== Work order ==
Copy the data exactly as it appears, and do not include any pictures.

== Collected material ==

=== Section Start ===

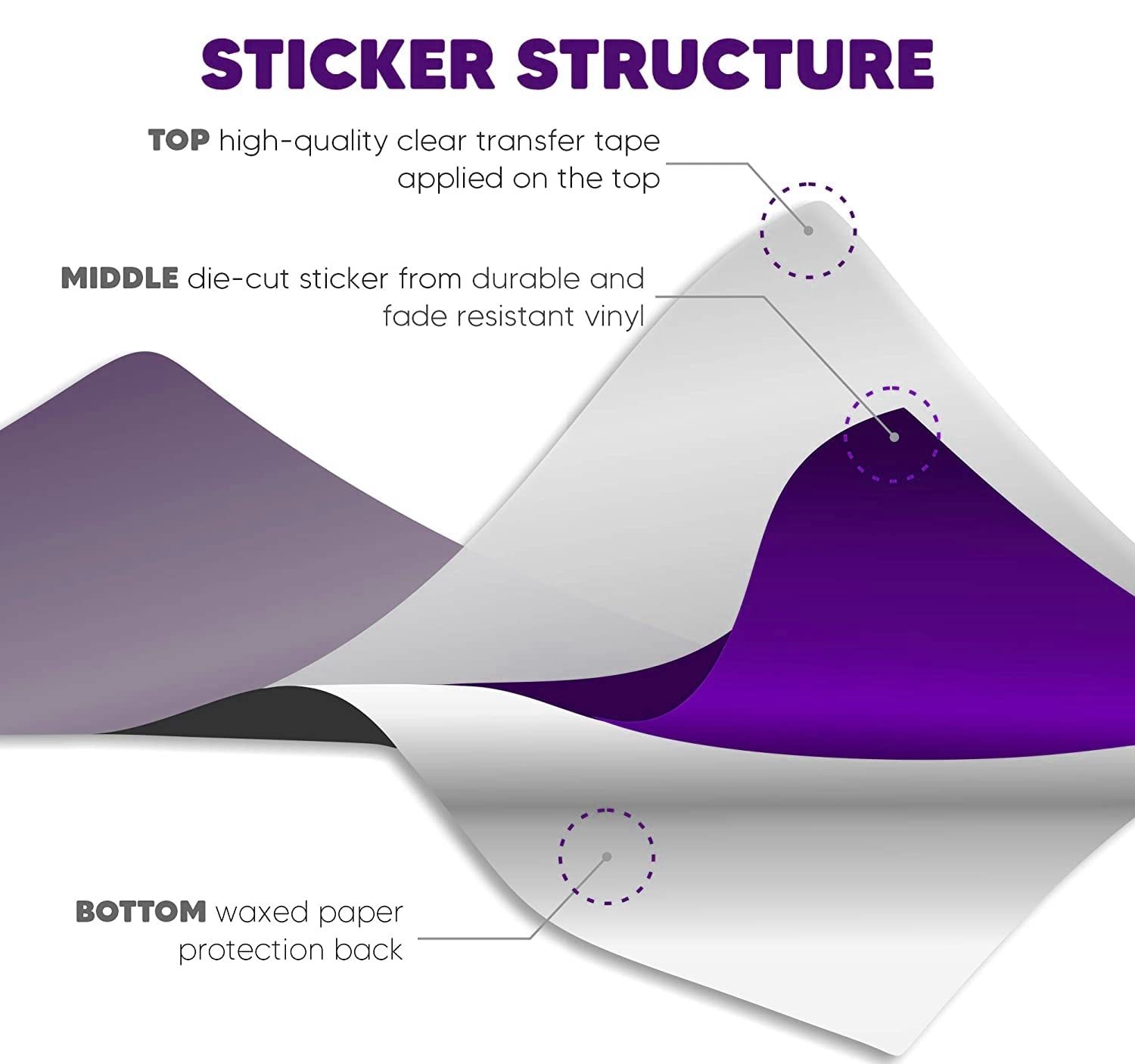 STICKER STRUCTURE

TOP high-quality clear transfer tape applied on the top

MIDDLE die-cut sticker from durable and fade resistant vinyl

BOTTOM waxed paper protection back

=== Section End ===

== Solution ==
 STICKER STRUCTURE

TOP high-quality clear transfer tape applied on the top

MIDDLE die-cut sticker from durable and fade resistant vinyl

BOTTOM waxed paper protection back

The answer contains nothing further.